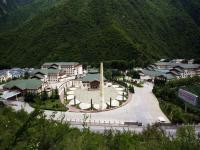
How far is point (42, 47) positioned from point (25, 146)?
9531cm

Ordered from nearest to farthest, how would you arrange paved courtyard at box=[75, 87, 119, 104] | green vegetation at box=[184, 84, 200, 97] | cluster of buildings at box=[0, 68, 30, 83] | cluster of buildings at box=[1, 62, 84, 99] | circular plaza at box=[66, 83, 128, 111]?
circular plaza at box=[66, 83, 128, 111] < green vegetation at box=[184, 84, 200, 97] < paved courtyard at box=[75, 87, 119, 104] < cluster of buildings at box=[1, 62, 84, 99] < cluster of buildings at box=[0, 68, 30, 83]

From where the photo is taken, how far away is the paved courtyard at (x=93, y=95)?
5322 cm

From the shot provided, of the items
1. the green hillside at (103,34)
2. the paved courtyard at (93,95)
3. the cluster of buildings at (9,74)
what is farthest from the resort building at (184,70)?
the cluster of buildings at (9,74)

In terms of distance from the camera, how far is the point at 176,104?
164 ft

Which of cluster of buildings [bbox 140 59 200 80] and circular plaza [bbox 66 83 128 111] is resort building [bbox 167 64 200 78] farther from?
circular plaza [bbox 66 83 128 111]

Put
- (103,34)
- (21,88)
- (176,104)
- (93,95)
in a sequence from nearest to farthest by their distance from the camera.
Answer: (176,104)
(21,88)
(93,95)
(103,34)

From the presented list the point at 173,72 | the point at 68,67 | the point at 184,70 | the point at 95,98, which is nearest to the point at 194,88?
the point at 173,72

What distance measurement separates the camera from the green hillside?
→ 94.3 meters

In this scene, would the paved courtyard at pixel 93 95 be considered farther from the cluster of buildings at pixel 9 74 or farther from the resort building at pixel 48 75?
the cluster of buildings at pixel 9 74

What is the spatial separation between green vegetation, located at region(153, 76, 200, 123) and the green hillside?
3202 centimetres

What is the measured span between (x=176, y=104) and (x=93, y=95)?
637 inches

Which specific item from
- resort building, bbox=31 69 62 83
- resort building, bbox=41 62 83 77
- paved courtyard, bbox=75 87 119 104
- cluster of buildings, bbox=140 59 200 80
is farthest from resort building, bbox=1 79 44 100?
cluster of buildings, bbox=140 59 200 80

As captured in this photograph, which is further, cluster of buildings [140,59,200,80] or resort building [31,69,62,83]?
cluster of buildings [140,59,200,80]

----

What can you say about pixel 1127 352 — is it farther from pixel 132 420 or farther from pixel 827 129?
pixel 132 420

----

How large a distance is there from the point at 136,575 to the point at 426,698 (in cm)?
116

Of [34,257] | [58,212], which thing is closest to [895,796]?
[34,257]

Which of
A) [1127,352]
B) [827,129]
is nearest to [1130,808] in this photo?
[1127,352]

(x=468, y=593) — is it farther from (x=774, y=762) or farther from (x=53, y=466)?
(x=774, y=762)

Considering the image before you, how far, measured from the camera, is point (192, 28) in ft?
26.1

----

- Given task:
Select every line in the data above that contains the word "farther".

- Worked answer:
Which of cluster of buildings [bbox 140 59 200 80] and circular plaza [bbox 66 83 128 111] is resort building [bbox 167 64 200 78] farther from?
In this scene, would the paved courtyard at pixel 93 95 be considered farther from the cluster of buildings at pixel 9 74 or farther from the resort building at pixel 48 75?
What can you say about pixel 1127 352 — is it farther from pixel 132 420 or farther from pixel 827 129?
(x=468, y=593) — is it farther from (x=774, y=762) or farther from (x=53, y=466)?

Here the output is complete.